You’re doing that,” because you’re trying
to get to this goal. Whereas if you’re not super
familiar with the domain, you will probably just imitate. Or somebody says, “Step to the left.” I’m just going step to
the left like I have no idea why somebody said that
or why somebody did that. So if we give some of these
examples to the doctors, like the HIV example, they may actually be doing
IRL and that’s something. Basically, the important
part of this study was that if we make the wrong assumption, we actually do get worse quality. Because it could have been that maybe the assumptions don’t matter. People are just somehow robust to
whatever examples you give them, which could have come out.>>So a related question. Going forward, how would
you think about doing this for a new task with doctors?>>So one thing
actually we discovered after this study is that we’re still really interested in extensions of this and how to do this with doctors. But one thing that came out of
more discussion as we’ve been talking to the clinicians is that even though they often
think in terms of clones, they think in terms of data points. I met this other patient five
years ago and this thing happened. When they communicate
with each other, they still have to communicate
in a language of features. Does that make sense?

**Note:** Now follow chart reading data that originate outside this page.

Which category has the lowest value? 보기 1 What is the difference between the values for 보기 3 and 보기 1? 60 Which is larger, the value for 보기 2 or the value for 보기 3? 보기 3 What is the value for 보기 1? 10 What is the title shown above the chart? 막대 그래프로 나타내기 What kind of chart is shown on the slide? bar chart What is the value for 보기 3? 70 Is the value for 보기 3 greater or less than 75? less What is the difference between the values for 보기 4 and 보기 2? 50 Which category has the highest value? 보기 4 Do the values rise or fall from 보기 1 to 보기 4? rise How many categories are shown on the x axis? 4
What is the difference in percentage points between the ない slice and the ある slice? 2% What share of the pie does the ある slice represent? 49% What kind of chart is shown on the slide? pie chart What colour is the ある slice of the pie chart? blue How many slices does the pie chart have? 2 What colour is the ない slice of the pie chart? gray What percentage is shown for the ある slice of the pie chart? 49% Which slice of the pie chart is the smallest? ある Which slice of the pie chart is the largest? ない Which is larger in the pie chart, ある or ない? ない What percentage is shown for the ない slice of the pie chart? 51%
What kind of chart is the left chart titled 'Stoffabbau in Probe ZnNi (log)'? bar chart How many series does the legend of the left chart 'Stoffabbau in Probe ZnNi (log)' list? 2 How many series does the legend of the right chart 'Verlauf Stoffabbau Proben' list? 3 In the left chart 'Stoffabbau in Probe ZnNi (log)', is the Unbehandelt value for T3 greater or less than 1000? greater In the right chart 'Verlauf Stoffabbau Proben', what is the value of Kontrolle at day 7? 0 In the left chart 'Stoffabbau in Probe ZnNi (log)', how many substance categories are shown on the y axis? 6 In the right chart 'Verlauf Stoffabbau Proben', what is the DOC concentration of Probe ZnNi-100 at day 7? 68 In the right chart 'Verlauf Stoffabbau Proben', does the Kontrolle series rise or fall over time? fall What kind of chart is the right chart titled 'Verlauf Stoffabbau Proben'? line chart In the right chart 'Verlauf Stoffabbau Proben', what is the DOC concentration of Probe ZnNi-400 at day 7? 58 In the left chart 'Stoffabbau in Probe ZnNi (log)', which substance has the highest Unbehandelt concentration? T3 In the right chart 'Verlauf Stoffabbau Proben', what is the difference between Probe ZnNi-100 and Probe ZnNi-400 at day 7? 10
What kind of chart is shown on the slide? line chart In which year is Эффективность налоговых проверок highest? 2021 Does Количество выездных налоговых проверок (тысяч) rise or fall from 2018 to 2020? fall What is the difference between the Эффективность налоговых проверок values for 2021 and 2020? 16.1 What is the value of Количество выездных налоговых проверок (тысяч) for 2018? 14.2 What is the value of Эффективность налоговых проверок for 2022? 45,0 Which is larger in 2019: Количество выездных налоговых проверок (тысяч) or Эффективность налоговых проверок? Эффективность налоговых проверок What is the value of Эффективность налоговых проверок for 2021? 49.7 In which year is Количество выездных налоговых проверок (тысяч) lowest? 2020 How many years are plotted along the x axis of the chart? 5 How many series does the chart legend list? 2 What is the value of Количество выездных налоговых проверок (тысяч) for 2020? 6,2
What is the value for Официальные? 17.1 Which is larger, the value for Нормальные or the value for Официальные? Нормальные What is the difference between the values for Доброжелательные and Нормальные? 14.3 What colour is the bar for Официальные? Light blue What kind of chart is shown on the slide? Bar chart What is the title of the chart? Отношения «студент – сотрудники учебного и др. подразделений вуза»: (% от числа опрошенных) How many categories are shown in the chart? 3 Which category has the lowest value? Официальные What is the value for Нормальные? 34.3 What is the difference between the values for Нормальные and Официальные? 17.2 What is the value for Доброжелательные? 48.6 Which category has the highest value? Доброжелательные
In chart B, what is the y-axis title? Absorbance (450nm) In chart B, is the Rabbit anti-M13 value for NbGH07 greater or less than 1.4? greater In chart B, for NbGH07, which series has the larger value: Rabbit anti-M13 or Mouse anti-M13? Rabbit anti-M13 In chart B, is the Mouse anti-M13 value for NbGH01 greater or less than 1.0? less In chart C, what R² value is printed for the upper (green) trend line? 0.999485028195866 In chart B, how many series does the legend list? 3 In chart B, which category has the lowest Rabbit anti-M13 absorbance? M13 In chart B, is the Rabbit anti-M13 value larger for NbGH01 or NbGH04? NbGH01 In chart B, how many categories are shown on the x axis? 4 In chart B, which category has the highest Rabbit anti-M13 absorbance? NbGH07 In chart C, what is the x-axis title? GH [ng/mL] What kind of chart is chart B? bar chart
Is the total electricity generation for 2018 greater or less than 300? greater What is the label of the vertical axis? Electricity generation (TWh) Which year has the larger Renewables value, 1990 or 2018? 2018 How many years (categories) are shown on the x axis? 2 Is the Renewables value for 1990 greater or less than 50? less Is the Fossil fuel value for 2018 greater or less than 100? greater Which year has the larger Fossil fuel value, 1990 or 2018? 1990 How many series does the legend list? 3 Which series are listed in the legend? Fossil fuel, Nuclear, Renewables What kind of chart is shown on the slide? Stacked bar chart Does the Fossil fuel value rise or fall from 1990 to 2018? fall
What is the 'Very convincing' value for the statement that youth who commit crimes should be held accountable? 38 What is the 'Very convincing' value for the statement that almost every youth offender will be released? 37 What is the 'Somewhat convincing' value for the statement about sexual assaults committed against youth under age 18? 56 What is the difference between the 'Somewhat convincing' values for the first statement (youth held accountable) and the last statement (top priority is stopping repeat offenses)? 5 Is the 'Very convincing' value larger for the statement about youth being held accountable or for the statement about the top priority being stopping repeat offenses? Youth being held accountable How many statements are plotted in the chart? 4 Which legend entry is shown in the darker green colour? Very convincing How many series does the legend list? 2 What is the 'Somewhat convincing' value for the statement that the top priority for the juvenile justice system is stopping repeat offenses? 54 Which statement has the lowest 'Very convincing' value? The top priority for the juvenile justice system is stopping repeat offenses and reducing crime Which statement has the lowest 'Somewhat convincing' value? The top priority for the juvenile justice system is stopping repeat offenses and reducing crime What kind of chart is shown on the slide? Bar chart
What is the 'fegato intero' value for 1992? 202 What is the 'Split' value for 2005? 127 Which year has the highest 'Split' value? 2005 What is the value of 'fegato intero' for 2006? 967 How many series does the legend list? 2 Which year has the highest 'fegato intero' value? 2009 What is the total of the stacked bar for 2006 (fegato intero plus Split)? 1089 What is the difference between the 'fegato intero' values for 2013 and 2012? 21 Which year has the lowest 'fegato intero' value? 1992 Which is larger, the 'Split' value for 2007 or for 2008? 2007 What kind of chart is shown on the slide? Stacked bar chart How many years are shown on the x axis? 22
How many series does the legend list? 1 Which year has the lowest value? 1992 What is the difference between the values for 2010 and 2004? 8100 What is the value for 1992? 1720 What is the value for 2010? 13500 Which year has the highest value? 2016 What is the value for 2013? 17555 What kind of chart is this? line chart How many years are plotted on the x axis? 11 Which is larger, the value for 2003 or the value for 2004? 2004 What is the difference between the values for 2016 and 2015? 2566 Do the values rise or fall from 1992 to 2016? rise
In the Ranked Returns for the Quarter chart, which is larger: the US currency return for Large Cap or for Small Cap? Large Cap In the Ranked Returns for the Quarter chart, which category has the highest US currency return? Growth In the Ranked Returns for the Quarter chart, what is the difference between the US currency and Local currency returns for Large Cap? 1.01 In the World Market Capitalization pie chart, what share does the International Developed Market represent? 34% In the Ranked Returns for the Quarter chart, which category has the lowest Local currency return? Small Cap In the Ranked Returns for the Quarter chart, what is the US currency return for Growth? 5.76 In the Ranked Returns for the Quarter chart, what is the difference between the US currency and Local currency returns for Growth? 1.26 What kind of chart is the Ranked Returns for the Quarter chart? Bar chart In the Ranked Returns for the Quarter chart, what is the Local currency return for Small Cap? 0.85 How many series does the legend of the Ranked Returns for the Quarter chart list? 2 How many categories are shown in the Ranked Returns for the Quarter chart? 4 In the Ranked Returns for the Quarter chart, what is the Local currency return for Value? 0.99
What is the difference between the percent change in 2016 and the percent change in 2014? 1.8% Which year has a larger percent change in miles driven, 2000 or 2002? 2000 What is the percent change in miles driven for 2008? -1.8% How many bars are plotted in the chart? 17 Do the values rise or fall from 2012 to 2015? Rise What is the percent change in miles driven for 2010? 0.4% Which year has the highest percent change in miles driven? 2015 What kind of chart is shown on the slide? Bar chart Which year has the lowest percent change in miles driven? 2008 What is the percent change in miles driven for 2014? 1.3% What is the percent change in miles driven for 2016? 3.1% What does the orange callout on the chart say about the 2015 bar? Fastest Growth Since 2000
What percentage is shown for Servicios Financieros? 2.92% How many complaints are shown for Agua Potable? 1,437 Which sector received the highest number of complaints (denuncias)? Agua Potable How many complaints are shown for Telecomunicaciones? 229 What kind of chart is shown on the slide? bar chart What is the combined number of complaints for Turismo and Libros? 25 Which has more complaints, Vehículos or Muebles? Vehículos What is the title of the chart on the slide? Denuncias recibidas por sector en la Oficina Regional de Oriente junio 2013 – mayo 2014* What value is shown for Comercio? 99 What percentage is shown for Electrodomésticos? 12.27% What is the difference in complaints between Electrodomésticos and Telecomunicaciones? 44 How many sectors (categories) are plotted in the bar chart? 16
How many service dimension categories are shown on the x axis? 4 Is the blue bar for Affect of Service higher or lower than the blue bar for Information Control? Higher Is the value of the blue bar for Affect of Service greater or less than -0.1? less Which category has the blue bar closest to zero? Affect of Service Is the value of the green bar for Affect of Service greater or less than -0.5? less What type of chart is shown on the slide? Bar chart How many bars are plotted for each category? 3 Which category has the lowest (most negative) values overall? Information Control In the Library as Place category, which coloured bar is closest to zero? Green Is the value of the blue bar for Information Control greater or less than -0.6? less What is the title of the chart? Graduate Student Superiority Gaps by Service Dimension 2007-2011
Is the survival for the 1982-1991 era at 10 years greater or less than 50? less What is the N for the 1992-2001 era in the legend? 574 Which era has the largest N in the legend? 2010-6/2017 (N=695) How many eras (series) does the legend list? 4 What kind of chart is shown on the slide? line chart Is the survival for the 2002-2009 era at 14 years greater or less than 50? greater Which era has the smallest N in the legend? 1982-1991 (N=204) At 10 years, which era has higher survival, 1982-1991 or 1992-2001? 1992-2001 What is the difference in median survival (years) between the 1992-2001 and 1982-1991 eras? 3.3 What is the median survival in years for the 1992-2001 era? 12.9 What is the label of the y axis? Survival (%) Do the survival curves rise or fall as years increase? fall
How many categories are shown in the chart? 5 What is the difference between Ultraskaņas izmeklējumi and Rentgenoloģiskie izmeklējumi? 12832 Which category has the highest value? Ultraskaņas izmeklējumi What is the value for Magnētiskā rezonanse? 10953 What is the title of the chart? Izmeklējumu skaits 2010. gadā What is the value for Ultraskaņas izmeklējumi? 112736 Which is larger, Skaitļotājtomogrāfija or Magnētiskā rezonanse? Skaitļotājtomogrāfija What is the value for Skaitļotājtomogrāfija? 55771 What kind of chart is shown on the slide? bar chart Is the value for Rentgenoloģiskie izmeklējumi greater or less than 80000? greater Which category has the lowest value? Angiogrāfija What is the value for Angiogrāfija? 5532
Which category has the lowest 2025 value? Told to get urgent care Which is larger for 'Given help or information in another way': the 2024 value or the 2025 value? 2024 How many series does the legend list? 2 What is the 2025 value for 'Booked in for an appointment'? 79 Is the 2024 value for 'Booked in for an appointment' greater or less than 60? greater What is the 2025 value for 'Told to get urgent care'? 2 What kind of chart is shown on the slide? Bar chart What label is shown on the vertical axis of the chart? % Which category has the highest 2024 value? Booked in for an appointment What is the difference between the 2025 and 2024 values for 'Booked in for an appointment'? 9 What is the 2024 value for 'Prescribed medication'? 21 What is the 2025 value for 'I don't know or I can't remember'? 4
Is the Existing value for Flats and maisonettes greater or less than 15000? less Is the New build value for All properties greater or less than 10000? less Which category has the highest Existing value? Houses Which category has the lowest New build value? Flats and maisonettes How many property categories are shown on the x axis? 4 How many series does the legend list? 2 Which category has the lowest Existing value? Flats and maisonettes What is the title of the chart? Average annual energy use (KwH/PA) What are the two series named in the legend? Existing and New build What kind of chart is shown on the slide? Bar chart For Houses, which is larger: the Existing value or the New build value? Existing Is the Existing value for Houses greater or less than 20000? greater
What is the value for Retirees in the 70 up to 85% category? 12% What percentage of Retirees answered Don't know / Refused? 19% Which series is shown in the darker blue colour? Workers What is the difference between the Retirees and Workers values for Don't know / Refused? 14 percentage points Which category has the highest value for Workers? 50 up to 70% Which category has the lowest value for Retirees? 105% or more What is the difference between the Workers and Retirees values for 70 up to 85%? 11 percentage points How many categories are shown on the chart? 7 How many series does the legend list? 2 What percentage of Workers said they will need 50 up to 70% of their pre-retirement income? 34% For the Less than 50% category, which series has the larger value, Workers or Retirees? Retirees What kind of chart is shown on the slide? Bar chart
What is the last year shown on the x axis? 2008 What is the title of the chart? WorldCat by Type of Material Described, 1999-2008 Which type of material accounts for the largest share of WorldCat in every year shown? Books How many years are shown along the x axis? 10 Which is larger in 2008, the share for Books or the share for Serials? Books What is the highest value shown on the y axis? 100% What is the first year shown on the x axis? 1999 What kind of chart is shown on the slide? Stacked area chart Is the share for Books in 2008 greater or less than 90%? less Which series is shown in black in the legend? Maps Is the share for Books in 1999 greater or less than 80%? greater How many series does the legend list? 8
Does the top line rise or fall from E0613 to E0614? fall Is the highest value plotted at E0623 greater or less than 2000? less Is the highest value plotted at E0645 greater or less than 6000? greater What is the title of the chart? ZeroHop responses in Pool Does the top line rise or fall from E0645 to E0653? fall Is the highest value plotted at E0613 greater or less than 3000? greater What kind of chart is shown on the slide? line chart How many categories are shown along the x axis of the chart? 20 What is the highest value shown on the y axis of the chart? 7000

So if I tell you about this patient five years
ago, it’s not in your head. I have to do like, “The patient
I saw five years ago who was over 70 years old and had broken hip,” and then I’m describing this
patient to you but I’m describing it to you
in terms of features. So seeing how that
communication works, we think that that might be actually the key to
describing a policy. It’s like looking at the features of the language of the communication that they’re already using and then putting the policy into those terms. So that’s where our
current work is headed.>>So just following
up on the parametric, non-parametric split
that you talked about. There might be some
ways to bridge it. So local learning is the one that
comes to mind where you train a parametric model on a [inaudible] neighbors
weighted appropriately. Some of the interpretability
methods like lime in particular, look at that. So I wonder, do you really
want to train separate models?>>Or could you just build some
model that works the best? People use all kinds of ensembling. So this was our initial intuition. My guess is that there’s always going to be some cases
where you want to do some ensembling and we come up
with intelligent ways to do that. From an interpretability perspective, I see that as different. I’m not sure. So lime does
these local perturbations. I think it’s really important to understand the delta
of the perturbation. That’s maybe a longer
discussion of how to do interpretability for policy. Is there for classifiers?>>Let’s take that off. One person.>>Let’s give [inaudible] another
round of applause. So that’s it. I just want to wrap up with a couple of thank you’s and shout outs. So first of all, thanks to all the speakers. This event would not have been
interesting without them. So let’s give them another
round of applause. Second of all, thanks to
all of our support staff. We have some people from Outreach. Jane Bianche is sitting outside, Louis Stevenson is in Redmond, and Jessica is in Montreal. They really made all this very
seamless for myself and Hall. Thanks to our videographer, our social media people, our photographer. I don’t
know where she went. Let’s give to them another
round of applause. Again, this is making the event. Then, I want to thank Hall, my co-conspirator, in helping
me put this together. It was very fun and I’ll try
to do it again next year. Lastly, thanks to all
of you for coming. This is part of what makes
the event really fun to see everyone and I hope you
all had a great time. Anything else? Thanks. That’s it.